MATERIAL FOR THIS EXERCISE

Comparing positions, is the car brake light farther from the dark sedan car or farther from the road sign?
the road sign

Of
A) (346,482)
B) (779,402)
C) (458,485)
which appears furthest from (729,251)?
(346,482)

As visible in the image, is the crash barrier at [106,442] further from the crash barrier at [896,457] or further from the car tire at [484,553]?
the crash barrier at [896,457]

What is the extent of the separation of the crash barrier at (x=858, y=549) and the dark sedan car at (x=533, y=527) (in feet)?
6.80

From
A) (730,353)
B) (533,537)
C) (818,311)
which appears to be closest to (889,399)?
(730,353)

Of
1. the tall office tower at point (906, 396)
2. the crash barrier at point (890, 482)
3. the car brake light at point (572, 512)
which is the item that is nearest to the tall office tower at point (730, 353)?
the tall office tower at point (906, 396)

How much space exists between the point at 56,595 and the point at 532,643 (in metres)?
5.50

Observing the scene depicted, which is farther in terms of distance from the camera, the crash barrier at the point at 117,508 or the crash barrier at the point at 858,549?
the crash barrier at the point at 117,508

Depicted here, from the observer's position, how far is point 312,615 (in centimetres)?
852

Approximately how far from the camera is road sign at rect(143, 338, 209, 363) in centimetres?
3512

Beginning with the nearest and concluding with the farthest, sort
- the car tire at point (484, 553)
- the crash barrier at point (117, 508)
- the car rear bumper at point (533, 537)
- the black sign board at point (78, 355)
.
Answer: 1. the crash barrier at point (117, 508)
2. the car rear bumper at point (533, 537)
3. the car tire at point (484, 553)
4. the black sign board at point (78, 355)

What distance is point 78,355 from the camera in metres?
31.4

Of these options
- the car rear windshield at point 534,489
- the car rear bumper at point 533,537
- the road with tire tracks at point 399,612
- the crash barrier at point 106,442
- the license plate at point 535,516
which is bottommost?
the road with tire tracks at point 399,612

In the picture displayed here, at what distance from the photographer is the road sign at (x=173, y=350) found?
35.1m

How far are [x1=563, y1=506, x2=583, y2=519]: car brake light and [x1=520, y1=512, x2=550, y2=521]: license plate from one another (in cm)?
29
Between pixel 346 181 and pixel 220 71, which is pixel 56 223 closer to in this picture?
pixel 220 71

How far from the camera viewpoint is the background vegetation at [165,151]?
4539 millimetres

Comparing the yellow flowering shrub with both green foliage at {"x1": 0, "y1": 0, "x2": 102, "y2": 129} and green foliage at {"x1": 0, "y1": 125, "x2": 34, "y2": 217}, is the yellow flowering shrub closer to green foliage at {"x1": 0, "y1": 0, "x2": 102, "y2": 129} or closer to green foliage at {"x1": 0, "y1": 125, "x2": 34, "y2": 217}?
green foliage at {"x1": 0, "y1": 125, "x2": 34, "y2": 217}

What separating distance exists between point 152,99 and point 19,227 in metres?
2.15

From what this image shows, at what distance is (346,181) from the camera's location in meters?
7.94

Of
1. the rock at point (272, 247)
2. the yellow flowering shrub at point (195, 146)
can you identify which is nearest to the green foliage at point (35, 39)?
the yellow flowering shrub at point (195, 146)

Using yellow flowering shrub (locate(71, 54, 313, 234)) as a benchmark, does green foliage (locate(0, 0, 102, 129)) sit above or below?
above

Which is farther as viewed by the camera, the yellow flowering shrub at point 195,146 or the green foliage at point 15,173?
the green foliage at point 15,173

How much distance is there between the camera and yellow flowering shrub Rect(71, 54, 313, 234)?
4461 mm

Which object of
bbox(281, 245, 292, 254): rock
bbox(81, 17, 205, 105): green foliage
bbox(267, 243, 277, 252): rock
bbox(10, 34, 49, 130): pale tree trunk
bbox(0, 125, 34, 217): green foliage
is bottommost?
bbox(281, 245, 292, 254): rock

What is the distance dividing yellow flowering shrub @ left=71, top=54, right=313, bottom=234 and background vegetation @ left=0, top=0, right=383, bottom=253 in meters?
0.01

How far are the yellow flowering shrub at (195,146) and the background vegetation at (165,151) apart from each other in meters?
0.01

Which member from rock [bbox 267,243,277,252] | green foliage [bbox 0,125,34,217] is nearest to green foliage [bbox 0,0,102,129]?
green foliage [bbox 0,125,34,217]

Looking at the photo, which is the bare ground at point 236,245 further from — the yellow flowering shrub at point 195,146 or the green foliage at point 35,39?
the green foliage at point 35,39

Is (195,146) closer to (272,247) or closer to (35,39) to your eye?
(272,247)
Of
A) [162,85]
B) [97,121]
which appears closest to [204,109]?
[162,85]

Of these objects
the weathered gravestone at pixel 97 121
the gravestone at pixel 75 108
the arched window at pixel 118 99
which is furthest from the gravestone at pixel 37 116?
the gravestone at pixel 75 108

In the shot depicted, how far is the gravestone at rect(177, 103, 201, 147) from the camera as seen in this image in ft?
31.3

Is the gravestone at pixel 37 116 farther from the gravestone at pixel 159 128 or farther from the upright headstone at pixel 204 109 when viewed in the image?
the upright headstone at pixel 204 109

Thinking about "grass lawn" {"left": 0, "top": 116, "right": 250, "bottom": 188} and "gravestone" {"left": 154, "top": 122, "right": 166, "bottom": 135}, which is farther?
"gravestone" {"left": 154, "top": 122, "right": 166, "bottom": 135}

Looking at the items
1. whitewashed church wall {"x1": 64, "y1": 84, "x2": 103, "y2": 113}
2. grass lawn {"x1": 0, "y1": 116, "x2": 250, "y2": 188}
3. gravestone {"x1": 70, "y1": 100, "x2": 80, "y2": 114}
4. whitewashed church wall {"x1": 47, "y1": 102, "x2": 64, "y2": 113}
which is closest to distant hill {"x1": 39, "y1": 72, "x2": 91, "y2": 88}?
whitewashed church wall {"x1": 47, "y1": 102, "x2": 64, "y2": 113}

SET EXERCISE
Write out every line of the records exactly.

RESPONSE TO THE EXERCISE
Comparing positions, is the car brake light farther from the dark sedan car or farther from the road sign?
the road sign

Of
A) (346,482)
B) (779,402)
C) (458,485)
which appears furthest from (729,251)?
(346,482)

As visible in the image, is the crash barrier at [106,442] further from the crash barrier at [896,457] or further from the car tire at [484,553]?
the crash barrier at [896,457]

What is the extent of the separation of the crash barrier at (x=858, y=549) and the dark sedan car at (x=533, y=527) (in feet)?
6.80

From
A) (730,353)
B) (533,537)
C) (818,311)
which appears to be closest to (889,399)?
(730,353)

Of
1. the tall office tower at point (906, 396)
2. the crash barrier at point (890, 482)
3. the car brake light at point (572, 512)
which is the item that is nearest to the tall office tower at point (730, 353)?
the tall office tower at point (906, 396)

How much space exists between the point at 56,595 and the point at 532,643 (in metres)?
5.50

Observing the scene depicted, which is farther in terms of distance from the camera, the crash barrier at the point at 117,508 or the crash barrier at the point at 858,549?
the crash barrier at the point at 117,508

Depicted here, from the observer's position, how far is point 312,615 (in centimetres)?
852

Approximately how far from the camera is road sign at rect(143, 338, 209, 363) in centimetres?
3512

Beginning with the nearest and concluding with the farthest, sort
- the car tire at point (484, 553)
- the crash barrier at point (117, 508)
- the car rear bumper at point (533, 537)
- the black sign board at point (78, 355)
.
Answer: 1. the crash barrier at point (117, 508)
2. the car rear bumper at point (533, 537)
3. the car tire at point (484, 553)
4. the black sign board at point (78, 355)

What distance is point 78,355 from the camera in metres?
31.4

Of these options
- the car rear windshield at point 534,489
- the car rear bumper at point 533,537
- the road with tire tracks at point 399,612
- the crash barrier at point 106,442
- the license plate at point 535,516
which is bottommost?
the road with tire tracks at point 399,612

In the picture displayed here, at what distance from the photographer is the road sign at (x=173, y=350) found?
35.1m

How far are [x1=563, y1=506, x2=583, y2=519]: car brake light and [x1=520, y1=512, x2=550, y2=521]: license plate from one another (in cm)?
29
Between pixel 346 181 and pixel 220 71, which is pixel 56 223 closer to in this picture?
pixel 220 71

How far from the camera viewpoint is the background vegetation at [165,151]?
4539 millimetres

Comparing the yellow flowering shrub with both green foliage at {"x1": 0, "y1": 0, "x2": 102, "y2": 129} and green foliage at {"x1": 0, "y1": 125, "x2": 34, "y2": 217}, is the yellow flowering shrub closer to green foliage at {"x1": 0, "y1": 0, "x2": 102, "y2": 129} or closer to green foliage at {"x1": 0, "y1": 125, "x2": 34, "y2": 217}?
green foliage at {"x1": 0, "y1": 125, "x2": 34, "y2": 217}

What separating distance exists between point 152,99 and point 19,227 in metres?
2.15

From what this image shows, at what distance is (346,181) from the camera's location in meters?
7.94

Of
1. the rock at point (272, 247)
2. the yellow flowering shrub at point (195, 146)
can you identify which is nearest to the green foliage at point (35, 39)?
the yellow flowering shrub at point (195, 146)

Using yellow flowering shrub (locate(71, 54, 313, 234)) as a benchmark, does green foliage (locate(0, 0, 102, 129)) sit above or below?
above

Which is farther as viewed by the camera, the yellow flowering shrub at point 195,146 or the green foliage at point 15,173?
the green foliage at point 15,173

How much distance is there between the camera and yellow flowering shrub Rect(71, 54, 313, 234)?
4461 mm

Which object of
bbox(281, 245, 292, 254): rock
bbox(81, 17, 205, 105): green foliage
bbox(267, 243, 277, 252): rock
bbox(10, 34, 49, 130): pale tree trunk
bbox(0, 125, 34, 217): green foliage
is bottommost?
bbox(281, 245, 292, 254): rock

What is the distance dividing yellow flowering shrub @ left=71, top=54, right=313, bottom=234 and background vegetation @ left=0, top=0, right=383, bottom=253 in meters?
0.01

How far are the yellow flowering shrub at (195,146) and the background vegetation at (165,151) apart from each other in meters?
0.01

Which member from rock [bbox 267,243,277,252] | green foliage [bbox 0,125,34,217] is nearest to green foliage [bbox 0,0,102,129]?
green foliage [bbox 0,125,34,217]

Looking at the photo, which is the bare ground at point 236,245 further from — the yellow flowering shrub at point 195,146 or the green foliage at point 35,39?
the green foliage at point 35,39

Is (195,146) closer to (272,247) or closer to (35,39) to your eye?
(272,247)
Of
A) [162,85]
B) [97,121]
which appears closest to [204,109]?
[162,85]

Of these objects
the weathered gravestone at pixel 97 121
the gravestone at pixel 75 108
the arched window at pixel 118 99
which is furthest from the gravestone at pixel 37 116?
the gravestone at pixel 75 108

In the shot depicted, how far is the gravestone at rect(177, 103, 201, 147) from the camera as seen in this image in ft?
31.3

Is the gravestone at pixel 37 116 farther from the gravestone at pixel 159 128 or farther from the upright headstone at pixel 204 109 when viewed in the image?
the upright headstone at pixel 204 109

Thinking about "grass lawn" {"left": 0, "top": 116, "right": 250, "bottom": 188} and "gravestone" {"left": 154, "top": 122, "right": 166, "bottom": 135}, which is farther?
"gravestone" {"left": 154, "top": 122, "right": 166, "bottom": 135}

Looking at the items
1. whitewashed church wall {"x1": 64, "y1": 84, "x2": 103, "y2": 113}
2. grass lawn {"x1": 0, "y1": 116, "x2": 250, "y2": 188}
3. gravestone {"x1": 70, "y1": 100, "x2": 80, "y2": 114}
4. whitewashed church wall {"x1": 47, "y1": 102, "x2": 64, "y2": 113}
which is closest to distant hill {"x1": 39, "y1": 72, "x2": 91, "y2": 88}?
whitewashed church wall {"x1": 47, "y1": 102, "x2": 64, "y2": 113}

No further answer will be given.